The Living Word based on the Revised Common Lectionary readings for Sunday, April 26, 2020. New International Version (NIV). TLW16A
Theme: Changed lives show our thanks for the price God paid for us
Psalm 116:1-4, 12-19 – The psalmist praises God for deliverance and pledges to make a public thanksgiving
Psalm passage verse by verse
Luke 24:13-35 — Two disciples walking back to their village are changed by learning how all the events they had seen were foretold — then Jesus reveals Himself
Luke passage verse by verse
Acts 2:14, 36-41 — Peter’s message brings conviction to the crowd for a change of heart and they respond with baptisms
Acts passage verse by verse
1 Peter 1:17-23 — As believers we are urged live up to our changed lives, able to show others the same love that redeemed us
Psalm 116:1-4, 12-19 – Praise for God’s goodness in deliverance
The psalmist pledges to make a public thank offering
1 I love the LORD, for He heard my voice; He heard my cry for mercy.
2 Because He turned His ear to me, I will call on Him as long as I live.
“He heard my voice” – personal thanksgiving for deliverance from death. Possibly written by a king – see Hezekiah’s deliverance, Isaiah 38:10-20.
3 The cords of death entangled me, the anguish of the grave came over me; I was overcome by distress and sorrow.
4 Then I called on the name of the LORD: “LORD, save me!”
“Cords of death entangled me” – pulled towards the realm of the dead. Jonah prayed in a similar way, Jonah 2:5, also Psalm 18:4-5.

■ Stored rows ■
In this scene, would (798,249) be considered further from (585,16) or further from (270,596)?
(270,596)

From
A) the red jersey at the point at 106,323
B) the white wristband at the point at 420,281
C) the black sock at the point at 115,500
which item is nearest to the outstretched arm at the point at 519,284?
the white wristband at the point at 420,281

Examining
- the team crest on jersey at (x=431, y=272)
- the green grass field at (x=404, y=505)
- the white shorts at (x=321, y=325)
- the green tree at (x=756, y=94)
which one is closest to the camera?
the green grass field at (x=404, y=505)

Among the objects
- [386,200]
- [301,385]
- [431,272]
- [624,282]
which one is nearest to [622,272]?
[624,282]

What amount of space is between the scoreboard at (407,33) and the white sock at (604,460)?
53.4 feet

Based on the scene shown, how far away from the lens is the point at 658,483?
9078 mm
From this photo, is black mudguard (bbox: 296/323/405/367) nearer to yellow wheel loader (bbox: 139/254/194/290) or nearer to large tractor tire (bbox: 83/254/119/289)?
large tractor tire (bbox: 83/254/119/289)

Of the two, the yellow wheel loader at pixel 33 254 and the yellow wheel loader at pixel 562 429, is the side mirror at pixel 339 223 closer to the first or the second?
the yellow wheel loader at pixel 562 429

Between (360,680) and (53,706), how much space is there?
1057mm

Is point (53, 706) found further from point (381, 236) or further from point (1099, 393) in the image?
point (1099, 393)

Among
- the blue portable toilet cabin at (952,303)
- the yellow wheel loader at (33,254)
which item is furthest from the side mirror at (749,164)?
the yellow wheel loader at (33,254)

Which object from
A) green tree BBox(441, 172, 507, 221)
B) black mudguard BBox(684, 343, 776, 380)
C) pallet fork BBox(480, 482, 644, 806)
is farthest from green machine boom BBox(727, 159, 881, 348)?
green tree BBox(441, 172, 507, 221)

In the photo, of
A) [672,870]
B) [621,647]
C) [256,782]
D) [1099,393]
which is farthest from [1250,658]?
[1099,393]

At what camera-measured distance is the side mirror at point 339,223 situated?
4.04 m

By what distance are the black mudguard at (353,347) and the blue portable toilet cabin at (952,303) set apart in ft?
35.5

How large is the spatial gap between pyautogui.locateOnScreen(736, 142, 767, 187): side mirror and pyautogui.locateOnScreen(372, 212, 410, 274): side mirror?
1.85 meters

■ Written exercise ■
Copy the passage from the lectionary notes word for word, starting at "2 Because He" and ending at "deliverance, Isaiah 38:10-20.".

■ Complete answer ■
2 Because He turned His ear to me, I will call on Him as long as I live.
“He heard my voice” – personal thanksgiving for deliverance from death. Possibly written by a king – see Hezekiah’s deliverance, Isaiah 38:10-20.